CONSIGNE =
Transcrivez l'ensemble des données ci-dessous en tableau Markdown à deux colonnes, « Numéro » et « Ligne », sans les lignes vides. Laissez les images hors de votre réponse.

DONNÉES =
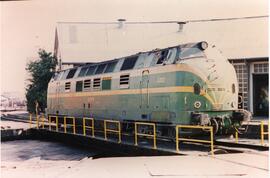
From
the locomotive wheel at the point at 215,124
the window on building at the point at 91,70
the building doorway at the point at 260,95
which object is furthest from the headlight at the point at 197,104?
the window on building at the point at 91,70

RÉPONSE =
| Numéro | Ligne |
|---|---|
| 1 | From |
| 2 | the locomotive wheel at the point at 215,124 |
| 3 | the window on building at the point at 91,70 |
| 4 | the building doorway at the point at 260,95 |
| 5 | which object is furthest from the headlight at the point at 197,104? |
| 6 | the window on building at the point at 91,70 |